====== DATA EXTRACT ======

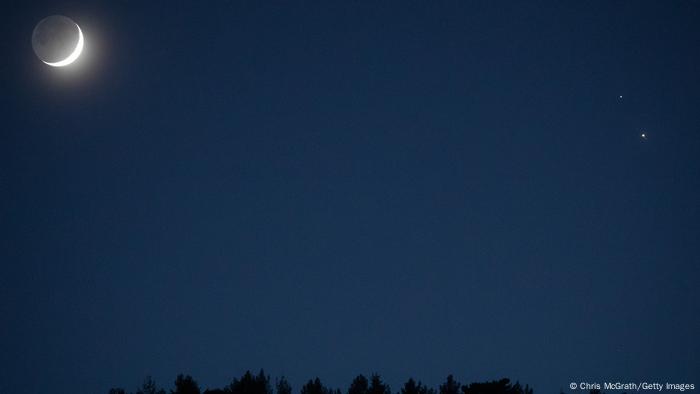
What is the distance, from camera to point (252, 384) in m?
42.4

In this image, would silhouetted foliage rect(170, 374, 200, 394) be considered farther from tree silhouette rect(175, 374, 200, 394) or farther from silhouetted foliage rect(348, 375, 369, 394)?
silhouetted foliage rect(348, 375, 369, 394)

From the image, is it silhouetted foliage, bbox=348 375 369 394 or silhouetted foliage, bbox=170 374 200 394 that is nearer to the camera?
silhouetted foliage, bbox=170 374 200 394

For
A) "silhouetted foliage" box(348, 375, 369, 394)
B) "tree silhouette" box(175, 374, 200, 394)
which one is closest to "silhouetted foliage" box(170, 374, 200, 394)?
"tree silhouette" box(175, 374, 200, 394)

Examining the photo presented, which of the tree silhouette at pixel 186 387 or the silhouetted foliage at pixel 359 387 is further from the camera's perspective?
the silhouetted foliage at pixel 359 387

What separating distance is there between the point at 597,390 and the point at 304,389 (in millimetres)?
28540

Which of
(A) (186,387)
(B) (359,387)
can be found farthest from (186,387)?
(B) (359,387)

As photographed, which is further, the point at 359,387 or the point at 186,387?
the point at 359,387

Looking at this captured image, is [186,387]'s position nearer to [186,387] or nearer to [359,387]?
[186,387]

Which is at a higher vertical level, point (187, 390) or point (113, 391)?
point (113, 391)

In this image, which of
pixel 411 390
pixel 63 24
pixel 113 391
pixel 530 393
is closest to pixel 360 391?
pixel 411 390

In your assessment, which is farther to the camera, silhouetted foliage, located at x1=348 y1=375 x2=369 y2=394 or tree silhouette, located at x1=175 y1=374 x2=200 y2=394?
silhouetted foliage, located at x1=348 y1=375 x2=369 y2=394

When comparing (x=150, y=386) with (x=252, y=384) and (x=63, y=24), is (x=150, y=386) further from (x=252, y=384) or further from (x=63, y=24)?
(x=63, y=24)

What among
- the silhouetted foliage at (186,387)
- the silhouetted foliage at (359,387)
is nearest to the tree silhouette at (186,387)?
the silhouetted foliage at (186,387)

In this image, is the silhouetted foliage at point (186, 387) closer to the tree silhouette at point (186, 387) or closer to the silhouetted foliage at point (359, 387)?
the tree silhouette at point (186, 387)
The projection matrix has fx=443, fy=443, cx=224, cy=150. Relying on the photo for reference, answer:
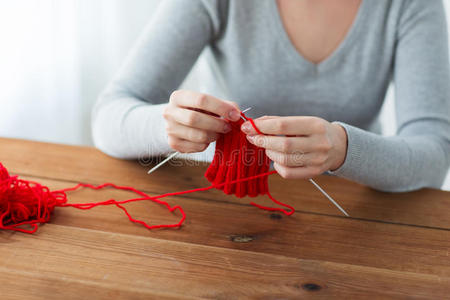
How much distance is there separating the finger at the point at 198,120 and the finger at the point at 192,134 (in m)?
0.01

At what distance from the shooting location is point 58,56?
1903 millimetres

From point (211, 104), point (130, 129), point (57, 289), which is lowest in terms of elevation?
point (57, 289)

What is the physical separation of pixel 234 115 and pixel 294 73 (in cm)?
45

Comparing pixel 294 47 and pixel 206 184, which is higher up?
pixel 294 47

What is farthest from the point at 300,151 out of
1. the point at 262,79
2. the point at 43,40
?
the point at 43,40

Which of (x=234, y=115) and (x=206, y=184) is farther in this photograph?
(x=206, y=184)

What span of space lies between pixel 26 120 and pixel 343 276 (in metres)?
1.68

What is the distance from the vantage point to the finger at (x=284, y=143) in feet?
2.51

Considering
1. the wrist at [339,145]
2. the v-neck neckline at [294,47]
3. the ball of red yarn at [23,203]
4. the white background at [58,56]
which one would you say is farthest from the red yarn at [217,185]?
the white background at [58,56]

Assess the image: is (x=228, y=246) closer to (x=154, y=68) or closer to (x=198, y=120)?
(x=198, y=120)

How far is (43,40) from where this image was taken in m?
1.86

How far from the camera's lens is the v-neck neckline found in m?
1.15

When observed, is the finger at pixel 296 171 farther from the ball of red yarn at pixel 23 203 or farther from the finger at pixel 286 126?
the ball of red yarn at pixel 23 203

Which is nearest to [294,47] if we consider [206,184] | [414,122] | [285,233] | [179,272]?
[414,122]
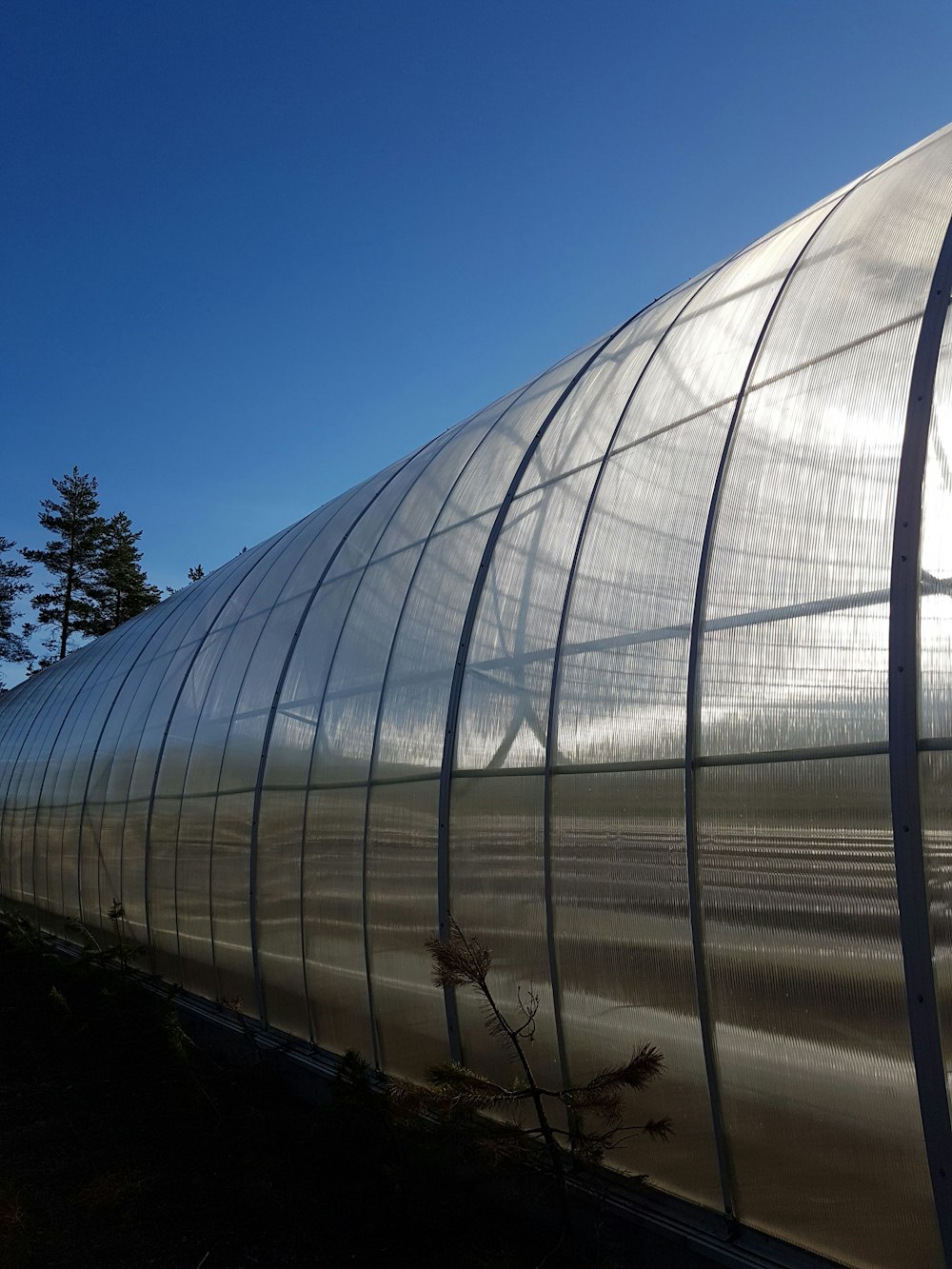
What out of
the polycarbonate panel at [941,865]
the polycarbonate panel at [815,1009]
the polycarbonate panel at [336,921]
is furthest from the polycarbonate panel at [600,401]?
the polycarbonate panel at [941,865]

======

YOUR INSTRUCTIONS: Write out every line of the records above word for word, omitting the pictures.

SOLUTION FOR THIS PROBLEM:
What is the distance, from camera to point (252, 384) in m?
42.4

In this image, would silhouetted foliage rect(170, 374, 200, 394) be considered farther from tree silhouette rect(175, 374, 200, 394) or farther from silhouetted foliage rect(348, 375, 369, 394)?
silhouetted foliage rect(348, 375, 369, 394)

From the image, is it silhouetted foliage, bbox=348 375 369 394 or silhouetted foliage, bbox=170 374 200 394 that is nearer to the camera?
silhouetted foliage, bbox=170 374 200 394

For
A) "silhouetted foliage" box(348, 375, 369, 394)
B) "tree silhouette" box(175, 374, 200, 394)
which one is closest to "silhouetted foliage" box(170, 374, 200, 394)?
"tree silhouette" box(175, 374, 200, 394)

Examining the photo presented, which of the tree silhouette at pixel 186 387 or the silhouetted foliage at pixel 359 387 is further from the camera's perspective?
the silhouetted foliage at pixel 359 387

What separating distance is there between the point at 597,390 and the point at 304,389 (in millimetres)?
28540

Which of
(A) (186,387)
(B) (359,387)
can be found farthest from (186,387)?
(B) (359,387)

As photographed, which is further, the point at 359,387 or the point at 186,387?
the point at 359,387

Looking at this captured image, is [186,387]'s position nearer to [186,387] or nearer to [359,387]?
[186,387]

Which is at a higher vertical level, point (187, 390) or point (113, 391)?
point (113, 391)

In this image, which of
pixel 411 390
pixel 63 24
pixel 113 391
pixel 530 393
is closest to pixel 360 391?
pixel 411 390

In your assessment, which is farther to the camera, silhouetted foliage, located at x1=348 y1=375 x2=369 y2=394 or tree silhouette, located at x1=175 y1=374 x2=200 y2=394?
silhouetted foliage, located at x1=348 y1=375 x2=369 y2=394

When comparing (x=150, y=386) with (x=252, y=384) and (x=63, y=24), is (x=150, y=386) further from (x=252, y=384) or further from (x=63, y=24)?
(x=63, y=24)

What among
- the silhouetted foliage at (186,387)
- the silhouetted foliage at (359,387)
is nearest to the tree silhouette at (186,387)?
the silhouetted foliage at (186,387)

In this image, is the silhouetted foliage at point (186, 387) closer to the tree silhouette at point (186, 387) or closer to the silhouetted foliage at point (359, 387)?
the tree silhouette at point (186, 387)
The projection matrix has fx=443, fy=443, cx=224, cy=150. Relying on the photo for reference, answer:
How much distance is there separating the finger at the point at 198,120 and the finger at the point at 192,134 (in m)?
0.01

At what distance from the shooting location is point 58,56?
1903 millimetres

From point (211, 104), point (130, 129), point (57, 289), which is lowest in terms of elevation?
point (57, 289)

What is the physical separation of pixel 234 115 and pixel 294 73 (in cm)?
45

Comparing pixel 294 47 and pixel 206 184, which is higher up?
pixel 294 47

What is farthest from the point at 300,151 out of
1. the point at 262,79
2. the point at 43,40
?
the point at 43,40

Which of (x=234, y=115) and (x=206, y=184) is farther in this photograph?
(x=206, y=184)

What span of space lies between pixel 26 120 and pixel 343 276 (in metres)?
1.68

What is the distance from the vantage point to the finger at (x=284, y=143) in feet?
2.51

Considering
1. the wrist at [339,145]
2. the v-neck neckline at [294,47]
3. the ball of red yarn at [23,203]
4. the white background at [58,56]
which one would you say is farthest from the red yarn at [217,185]?
the white background at [58,56]

Assess the image: is (x=228, y=246) closer to (x=154, y=68) or closer to (x=198, y=120)?
(x=198, y=120)

How far is (43,40) from where this image was taken in m?
1.86

How far from the camera's lens is the v-neck neckline found in m?
1.15

When observed, is the finger at pixel 296 171 farther from the ball of red yarn at pixel 23 203 or farther from the finger at pixel 286 126?
the ball of red yarn at pixel 23 203

Which is nearest to [294,47] if we consider [206,184] | [414,122] | [285,233] | [179,272]?
[414,122]
What out of
the polycarbonate panel at [941,865]
the polycarbonate panel at [815,1009]
the polycarbonate panel at [336,921]
is furthest from the polycarbonate panel at [600,401]?
the polycarbonate panel at [941,865]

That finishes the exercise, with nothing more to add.